К наличию крупного воинского контингента у меня возражений не было до тех пор, пока мои старые соратники не стали задавать Пузикову вопросы. Выяснив, что ему требуется поместье для получения кормов, его людям пищевое и денежное жалованье, да отдельные избы для постоянного проживания. Даже имеющиеся в наличии стрельцы пробивали некоторую брешь в казне княжества, хотя Ждан и обещал найти им для жилья пустующие дворы.
- Какое жалованье требуется на полк? - поинтересовался я.
-Да немного, серебра бы рубля три служивым, да хлеба и круп бы четей тридцать, чтоб семейству их не околеть, да сукна б на кафтаны, чтоб как войско, а не оборванцы гляделись. Ну и ищо по безделице - кажному полсть мяса, ведро вина, да пудок белорыбицы трижды в год. Десятским корма и монет по более чуток, сотским втрое от простых, да и поместья им бы дать четвертей по сто в кажном поле. Ну а мне как прикажешь, княжич, но уж в полутора раза от сотника голове вполне вместный оклад был бы, как денежной с хлебным, так и поместной - отвечал молодой карьерист.

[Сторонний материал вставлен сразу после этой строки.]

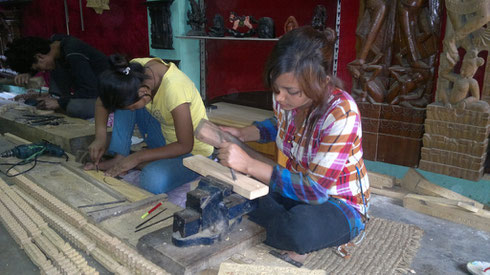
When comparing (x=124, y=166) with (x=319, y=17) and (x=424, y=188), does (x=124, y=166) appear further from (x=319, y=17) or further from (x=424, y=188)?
(x=424, y=188)

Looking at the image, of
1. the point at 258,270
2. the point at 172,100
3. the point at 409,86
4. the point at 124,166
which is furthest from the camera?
the point at 409,86

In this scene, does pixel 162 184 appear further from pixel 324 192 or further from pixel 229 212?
pixel 324 192

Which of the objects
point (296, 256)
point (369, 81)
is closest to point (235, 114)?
point (369, 81)

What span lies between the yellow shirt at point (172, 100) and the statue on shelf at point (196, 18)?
169 centimetres

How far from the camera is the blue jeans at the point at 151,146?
2.56 meters

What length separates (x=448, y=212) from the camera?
260 cm

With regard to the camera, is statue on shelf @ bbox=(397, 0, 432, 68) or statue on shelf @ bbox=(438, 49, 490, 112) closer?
statue on shelf @ bbox=(438, 49, 490, 112)

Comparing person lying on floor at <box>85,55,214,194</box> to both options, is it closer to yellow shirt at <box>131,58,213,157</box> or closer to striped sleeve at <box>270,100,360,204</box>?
yellow shirt at <box>131,58,213,157</box>

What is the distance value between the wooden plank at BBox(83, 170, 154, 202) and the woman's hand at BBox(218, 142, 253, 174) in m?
0.73

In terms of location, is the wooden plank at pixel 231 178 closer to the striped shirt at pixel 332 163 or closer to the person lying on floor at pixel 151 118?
the striped shirt at pixel 332 163

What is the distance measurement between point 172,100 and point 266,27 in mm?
1566

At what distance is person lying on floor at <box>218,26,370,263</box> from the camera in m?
1.57

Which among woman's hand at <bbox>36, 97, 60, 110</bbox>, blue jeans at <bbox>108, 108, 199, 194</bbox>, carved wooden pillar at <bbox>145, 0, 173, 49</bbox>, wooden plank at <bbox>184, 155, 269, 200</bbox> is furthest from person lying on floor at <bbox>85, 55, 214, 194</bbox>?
carved wooden pillar at <bbox>145, 0, 173, 49</bbox>

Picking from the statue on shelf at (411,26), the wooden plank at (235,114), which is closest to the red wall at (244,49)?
the wooden plank at (235,114)
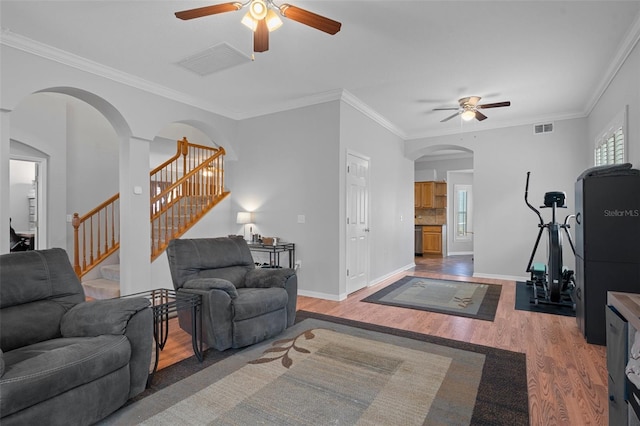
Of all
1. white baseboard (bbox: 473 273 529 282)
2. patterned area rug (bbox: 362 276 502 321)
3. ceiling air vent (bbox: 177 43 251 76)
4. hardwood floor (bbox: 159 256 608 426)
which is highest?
ceiling air vent (bbox: 177 43 251 76)

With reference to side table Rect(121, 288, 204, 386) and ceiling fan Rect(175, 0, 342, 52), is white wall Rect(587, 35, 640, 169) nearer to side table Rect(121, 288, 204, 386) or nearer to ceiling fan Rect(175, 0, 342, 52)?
ceiling fan Rect(175, 0, 342, 52)

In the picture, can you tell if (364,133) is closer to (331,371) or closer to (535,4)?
(535,4)

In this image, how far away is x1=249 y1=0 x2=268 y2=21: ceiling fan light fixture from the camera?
239 centimetres

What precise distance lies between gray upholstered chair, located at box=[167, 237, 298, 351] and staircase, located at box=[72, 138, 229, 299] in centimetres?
180

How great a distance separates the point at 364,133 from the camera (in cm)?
551

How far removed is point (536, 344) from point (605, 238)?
116 centimetres

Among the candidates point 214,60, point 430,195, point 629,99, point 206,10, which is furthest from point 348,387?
point 430,195

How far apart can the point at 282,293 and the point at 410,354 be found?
129 centimetres

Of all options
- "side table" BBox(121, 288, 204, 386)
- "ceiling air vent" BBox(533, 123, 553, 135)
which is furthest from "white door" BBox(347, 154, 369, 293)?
"ceiling air vent" BBox(533, 123, 553, 135)

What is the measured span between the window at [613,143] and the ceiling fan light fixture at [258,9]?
12.0 ft

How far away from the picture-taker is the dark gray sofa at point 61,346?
→ 5.40ft

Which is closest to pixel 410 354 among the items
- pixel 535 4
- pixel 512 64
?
pixel 535 4

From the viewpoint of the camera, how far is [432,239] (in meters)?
10.1

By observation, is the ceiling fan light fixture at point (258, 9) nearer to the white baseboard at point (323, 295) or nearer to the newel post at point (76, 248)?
the white baseboard at point (323, 295)
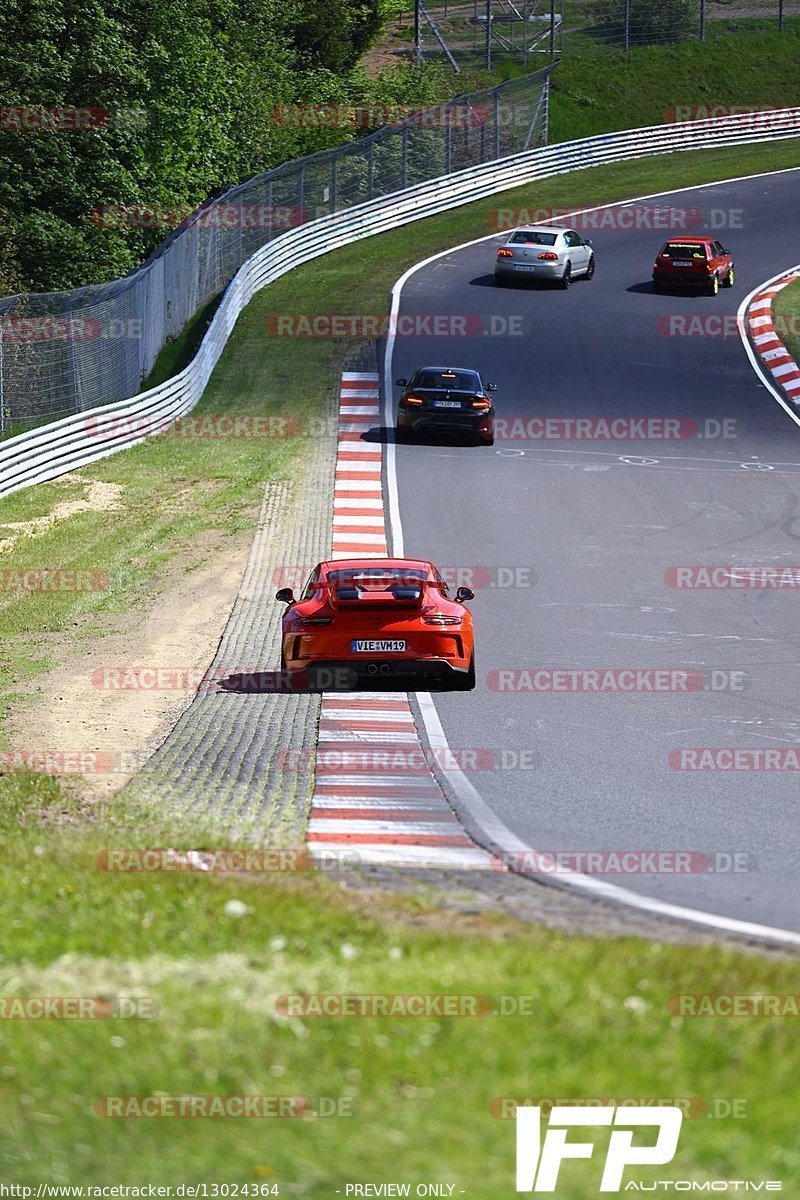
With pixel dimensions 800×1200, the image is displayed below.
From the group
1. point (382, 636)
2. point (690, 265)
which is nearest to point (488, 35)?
point (690, 265)

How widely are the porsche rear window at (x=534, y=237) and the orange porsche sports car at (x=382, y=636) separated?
31090 mm

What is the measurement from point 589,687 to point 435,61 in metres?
55.8

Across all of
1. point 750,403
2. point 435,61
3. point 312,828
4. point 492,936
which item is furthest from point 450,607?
point 435,61

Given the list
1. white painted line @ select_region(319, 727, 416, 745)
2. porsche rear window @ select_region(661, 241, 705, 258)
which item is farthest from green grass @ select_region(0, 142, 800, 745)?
porsche rear window @ select_region(661, 241, 705, 258)

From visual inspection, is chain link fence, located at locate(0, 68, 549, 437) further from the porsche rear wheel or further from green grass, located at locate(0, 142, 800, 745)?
the porsche rear wheel

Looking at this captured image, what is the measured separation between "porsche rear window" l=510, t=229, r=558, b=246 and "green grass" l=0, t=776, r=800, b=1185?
1522 inches

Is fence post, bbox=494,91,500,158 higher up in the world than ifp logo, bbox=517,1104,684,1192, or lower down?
higher up

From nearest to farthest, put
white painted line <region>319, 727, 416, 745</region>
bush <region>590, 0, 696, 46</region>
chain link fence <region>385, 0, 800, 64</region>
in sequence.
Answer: white painted line <region>319, 727, 416, 745</region>
chain link fence <region>385, 0, 800, 64</region>
bush <region>590, 0, 696, 46</region>

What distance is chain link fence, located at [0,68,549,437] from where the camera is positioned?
28.5m

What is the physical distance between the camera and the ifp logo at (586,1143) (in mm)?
5121

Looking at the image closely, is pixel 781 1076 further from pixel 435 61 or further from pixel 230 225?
pixel 435 61

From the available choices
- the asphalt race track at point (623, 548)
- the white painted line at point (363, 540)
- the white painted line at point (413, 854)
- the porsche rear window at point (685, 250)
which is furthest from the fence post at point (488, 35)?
the white painted line at point (413, 854)

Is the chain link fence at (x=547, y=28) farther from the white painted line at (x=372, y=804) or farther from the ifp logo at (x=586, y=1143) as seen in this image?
the ifp logo at (x=586, y=1143)

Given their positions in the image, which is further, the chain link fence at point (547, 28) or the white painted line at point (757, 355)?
the chain link fence at point (547, 28)
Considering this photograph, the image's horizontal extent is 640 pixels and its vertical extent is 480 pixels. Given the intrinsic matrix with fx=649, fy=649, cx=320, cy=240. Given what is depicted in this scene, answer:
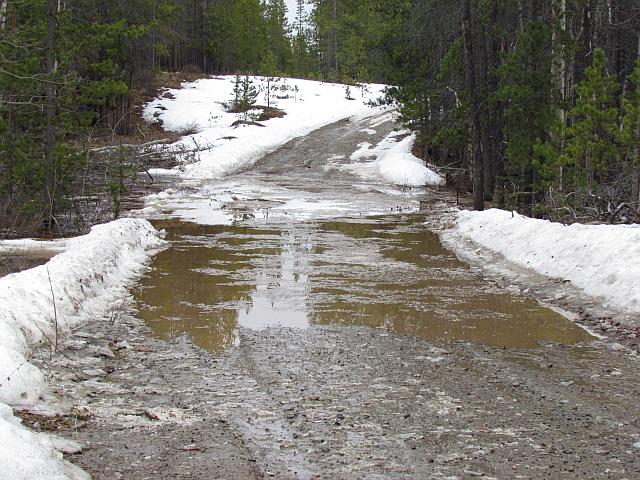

От этих раскладок всем стало дурно, оставалось узнать точный доход удела, но судя по грустным лицам дворян, если налогов и хватит, то впритык.
-Статочное ли это дело, цельный полк с двух малых уездов кормить - возмутился Коробов - испокон веков таковой беды с нами не бывало. Полное оскудение людишкам выйдет. Да и где селится-то такой прорве служивых? В Угличе, чай, стоко дворов-то не будет-
-Ништо, крестьянишек по округе в селах к зиме на городовое дело соберете и срубите новые слободы - ехидно утешил новоиспечённый стрелецкий голова - а чтоб с удельных прибытков прибранным служивым кормится, об том указ есть царский. Сам у судьи стрелецкого приказа видывал, у боярина Иван Васильевича Годунова, так что можете челом ему бить, ежели таковой постой вам невмочь-
Обед завершился на траурной ноте, моя свита расходилась с него, как пришибленная. Стрельцы с головой отправились в посад - определятся на постой, я же с парой дворян двинул к болящему дьяку. К нашему приходу он уже вылез из лохани и с довольным видом дул рекомендованный брусничный взвар.
-Спаси тебя Христос, княже - страдающему стало явно легче и его стали терзать ненужные мысли - а корешки да листва та не колдовские были, не согрешил ли я по твому совету, без свово умысла?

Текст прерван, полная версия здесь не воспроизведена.